Food fraud and counterfeit crop protection products are growing concerns. The annual market of illegal and counterfeit crop protection products is $6.75 billion worldwide. Consumers want to know that the food they are buying matches what is stated on the label.

Seafood is one the biggest problems but Arylla's ink will allow consumers to verify the quality of the products that can't be determined visually or even by taste.

This could be a quick and easy counterfeit solution – its cost will be lower, and it will be faster than existing anti-counterfeiting technologies,” said Everett. “The ink is the first go-to material our technology is based on but maybe we could possibly also extrude into plastics.

Penta Medical, founded by Biomedical Sciences student Alexa Roeper, is developing wearable infrared therapy devices to speed up healing from an injury.

Penta Medical hand product design

Americans lose $6.7 billion each year due to injuries, yet less than a third of people who start physiotherapy treatments will finish their sessions due to the cost and inconvenience.

Penta Medical's technology not only help you heal faster but it is also antibacterial, decreasing the chances of infection unlike with other fibers. 

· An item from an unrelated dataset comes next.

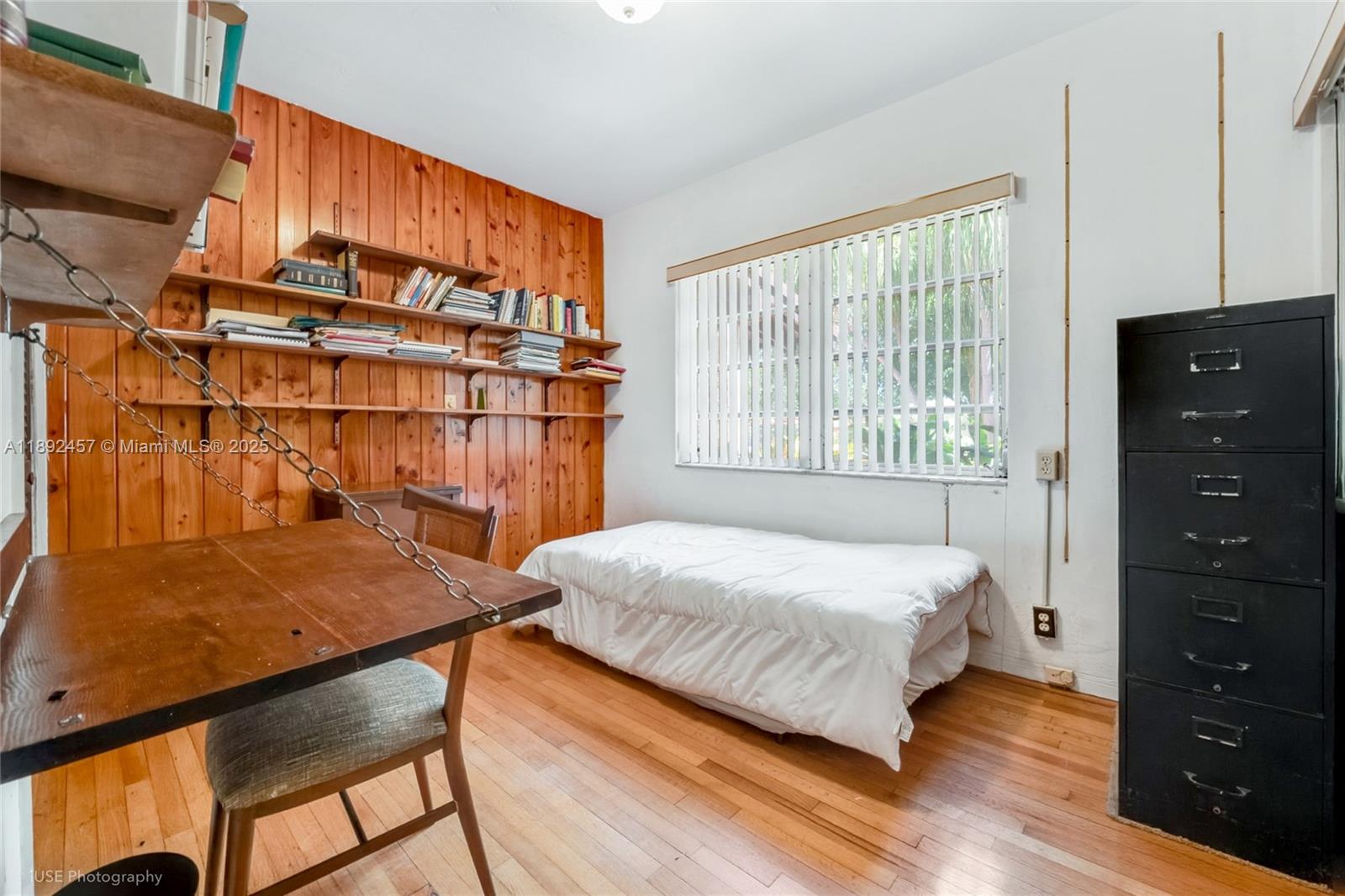 CORAL GABLES RIV SEC 6 - Residential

Their product uses infrared technology on a wearable fabric that increases the blood circulation of the patient. The designs were created with the comfort of the patient in mind and use a fiber that is ergonomic and fashionable.

Waterloo companies compete on the global stage

Next, all three Waterloo companies plus two other Canadian companies will compete against 105 other companies from 22 countries for a chance to win the International James Dyson Competition. The shortlist for the International James Dyson Award will be announced on September 29th. 

The James Dyson Award is run by the James Dyson Foundation and is an international competition that challenges youth to design something to solve a problem.